Product transparency was a popular theme in the twelfth and last session of TechCrunch50, Research and Recommendations, with two companies in particular helping consumers make better purchasing decisions. The first, GoodGuide, was met with unanimous acclaim from the expert panel for its efforts to inform consumers of the social, environmental and health “goodness” of personal care products and the companies that produce them.
The GoodGuide founders claim that 60 million Americans wish they had more information available to them about the products they buy. So they put together a team of scientists and technologists, and compiled product information from hundreds of sources, that could be used to shed light on the lesser known aspects of products and how they’re made.
To find more information about a product, all you have to do is enter its name into a search box and click on its result. The product profile page delivers three scores, each on a 1-10 scale, that cover the topics Health, Environment, and Social Performance. Each of these scores breaks down into topics such as Cancer Effects, Toxic/Hazard, Climate Change, Philanthropy, and Employment Standards. And overall, they are combined into a total score that conveys responsibility of the product as a whole.
Much of the information incorporated by GoodGuide would get overlooked if it were used only to generate the scores. So the profiles also display news items about recalls and other scandals related to the products. They also suggest lists of top products that would serve well as replacements because of their higher scores in the three main areas. If the product has been banned elsewhere in the world, such as in Europe, that will show up as well.
GoodGuide has collected information about 60,000 personal care products. The company plans to include not only more products but different types as well. In three weeks, it will release an iPhone application that can be used to retrieve information while on the go. You can also text message the UPC of a product to GoodGuide and it will text you information about it back.

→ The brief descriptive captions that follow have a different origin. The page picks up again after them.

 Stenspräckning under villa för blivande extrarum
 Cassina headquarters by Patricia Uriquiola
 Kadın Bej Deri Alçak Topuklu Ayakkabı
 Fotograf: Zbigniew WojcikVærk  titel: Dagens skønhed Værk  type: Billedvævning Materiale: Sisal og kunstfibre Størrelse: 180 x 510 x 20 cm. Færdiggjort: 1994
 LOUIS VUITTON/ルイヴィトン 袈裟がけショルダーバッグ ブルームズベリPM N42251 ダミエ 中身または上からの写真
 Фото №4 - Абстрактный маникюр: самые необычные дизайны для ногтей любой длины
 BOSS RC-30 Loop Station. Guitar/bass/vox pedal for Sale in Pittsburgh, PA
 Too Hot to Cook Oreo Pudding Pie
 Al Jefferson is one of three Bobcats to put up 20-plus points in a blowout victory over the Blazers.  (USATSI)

While the expert panelists lavished GoodGuide with praise, they did also ask about the quality of the site’s information, especially in light of the attempts corporations might make to skew the data in their favor. The founders responded by insisting that science and factual reports will trump any user contributions and feedback about the products.

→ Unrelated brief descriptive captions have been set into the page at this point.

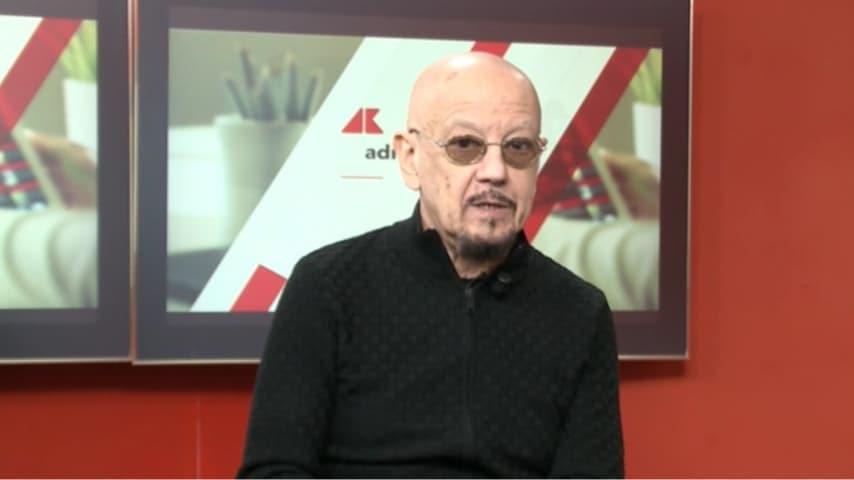 Enrico Ruggeri durante l'intervista su AdnKronos Live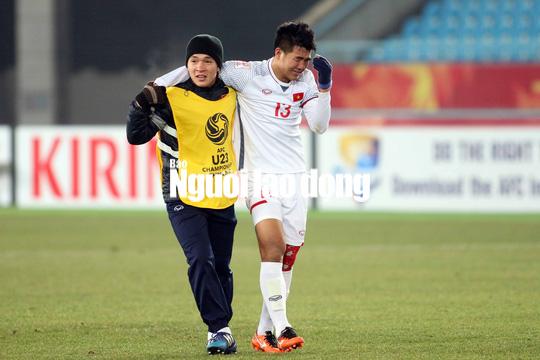 Những hình ảnh lấy nước mắt người hâm mộ của U23 Việt Nam - Ảnh 6.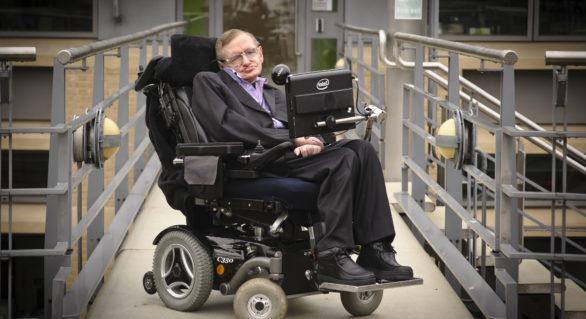 Cel mai cunoscut om de știință britanic, fizicianul Stephen Hawking a murit la vârsta de 76 de ani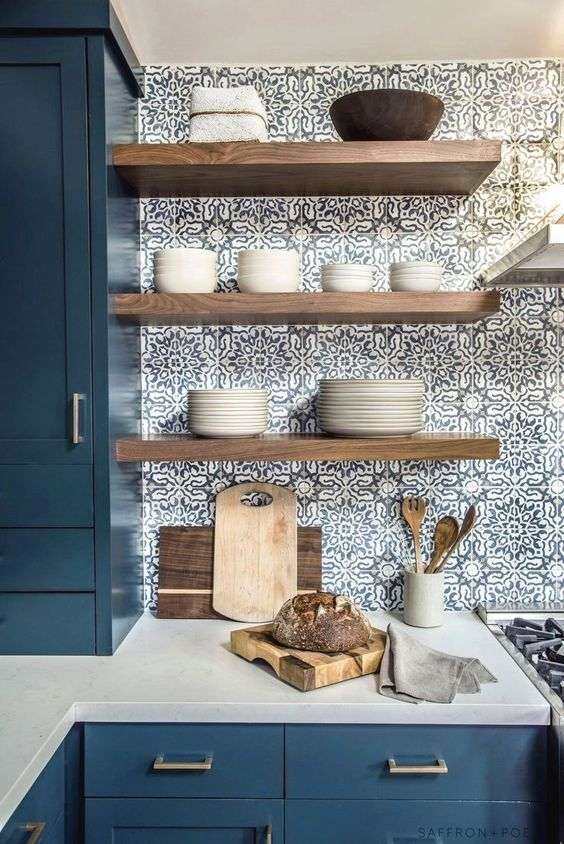 Kitchen Wall Ideas: Eye-Catching Vintage Look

Sean Parker and Don Dodge also inquired about what should happen if GoodGuide inaccurately published negative information about companies, or when it published information about a responsible company that had made an honest mistake. The founders seemed receptive to the idea of informing companies gently about their environmental, health and social issues before making a big deal out of them on the site.
When asked why this hadn’t been done before, the founders insisted that perhaps they were the only ones crazy enough to do it. And everyone in the room was glad that they were, since this is a site that everyone seemed to agree should just exist.